In fact, California-based NetApp and New Jersey-based CommVault have been partners for nearly a decade because their homegrown IP fills gaps in each other’s product lines.
In this new deal, they will integrate elements of CommVault’s Simpana 9 software with NetApp’s Snapshot and replication, and will henceforth co-produce them under the NetApp SnapProtect brand.
SnapProtect combines high-speed NetApp Snapshot copies and replication with tape in a single backup package to help organizations shrink the amount of time needed for their backup and recovery operations.

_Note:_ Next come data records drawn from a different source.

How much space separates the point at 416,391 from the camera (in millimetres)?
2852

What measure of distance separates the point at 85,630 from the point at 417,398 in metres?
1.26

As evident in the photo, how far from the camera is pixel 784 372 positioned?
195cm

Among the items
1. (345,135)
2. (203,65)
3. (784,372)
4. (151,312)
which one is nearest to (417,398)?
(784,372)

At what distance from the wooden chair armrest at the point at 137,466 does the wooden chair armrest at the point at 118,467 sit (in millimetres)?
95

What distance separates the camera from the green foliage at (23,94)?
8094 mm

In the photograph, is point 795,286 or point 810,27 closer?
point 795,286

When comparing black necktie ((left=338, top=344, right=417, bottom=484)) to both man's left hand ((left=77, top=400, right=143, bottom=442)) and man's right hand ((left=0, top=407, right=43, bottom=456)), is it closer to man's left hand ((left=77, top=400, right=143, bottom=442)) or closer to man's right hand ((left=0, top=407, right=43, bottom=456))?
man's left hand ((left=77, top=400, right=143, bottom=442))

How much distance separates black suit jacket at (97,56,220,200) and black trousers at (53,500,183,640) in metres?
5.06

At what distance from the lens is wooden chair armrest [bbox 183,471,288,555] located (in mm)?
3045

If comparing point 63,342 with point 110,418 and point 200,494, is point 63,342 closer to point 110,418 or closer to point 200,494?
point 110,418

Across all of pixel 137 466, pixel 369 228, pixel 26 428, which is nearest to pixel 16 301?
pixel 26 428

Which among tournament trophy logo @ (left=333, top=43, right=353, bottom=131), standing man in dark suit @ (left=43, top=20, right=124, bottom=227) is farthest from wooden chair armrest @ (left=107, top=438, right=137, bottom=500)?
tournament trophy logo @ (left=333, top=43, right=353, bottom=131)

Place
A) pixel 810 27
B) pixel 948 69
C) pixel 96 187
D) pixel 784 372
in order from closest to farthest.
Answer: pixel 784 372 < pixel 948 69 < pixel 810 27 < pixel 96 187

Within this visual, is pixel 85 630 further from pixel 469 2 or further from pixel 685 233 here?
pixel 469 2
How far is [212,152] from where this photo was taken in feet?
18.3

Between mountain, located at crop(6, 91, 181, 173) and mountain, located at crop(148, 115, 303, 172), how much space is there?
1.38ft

Thus, Tier 2 disk backup and Tier 3 tape archiving, for example, can be managed and provisioned in a single application.
“What we’re doing here is bring to the table [storage] manageability, so that customers can go disk-to-disk-to-tape in a very seamless fashion,” Mark Welke, NetApp director of Data Protection Solutions, told eWEEK.
Better Integration, Smaller Backup Window
Simpana users will also benefit from this agreement because of the increased integration and management that Snapshot brings within Simpana to accelerate and simplify the backup and recovery process, CommVault Vice President of Worldwide OEM Sales Michael McMahon told eWEEK.
“As companies start to virtualize and consolidate, and the amount of data continues to grow at the rate it is growing, we’re finding it is extremely difficult to keep up with it, using standard, host-based backup technologies,” McMahon said.
“To stay up with the speed of the growth, and the changes in the applications, it really has to start from the snapshot off the array, which offloads that host, and provides much, much faster initial data sets. Then, on the back end, we can now manage in a granular fashion with persistent backups. The idea of crawling hosts and scanning indexes off the host goes away.”
In data storage, a snapshot is the state of a system at a particular point in time. It can refer to an actual copy of the state of a system or to a capability provided by certain systems.
Freezing the State of Data
NetApp’s SnapProtect freezes the state of the all the stored data and keeps it “application-aware,” Welke said, so that when the snapshot is reintroduced into the system, all the data is automatically resynchronized and updated.
Simpana not only manages the scheduling and movement of persistent hardware snapshots but also indexes each snapshot to provide application intelligence, even as they are replicated to alternate NetApp storage and written to tape, McMahon said.
Previously, customers had limited awareness of the data within a snapshot and had to resort to complicated scripting to move data from a snapshot to tape. By creating application-aware, indexed snapshot copies with NetApp’s replication, users can seamlessly protect large data sets such as those created by VMware in a more efficient manner, McMahon said.
CommVault also has partnerships with other storage hardware vendors that include Dell, Hitachi Data Systems, Bull and Fujitsu, McMahon said.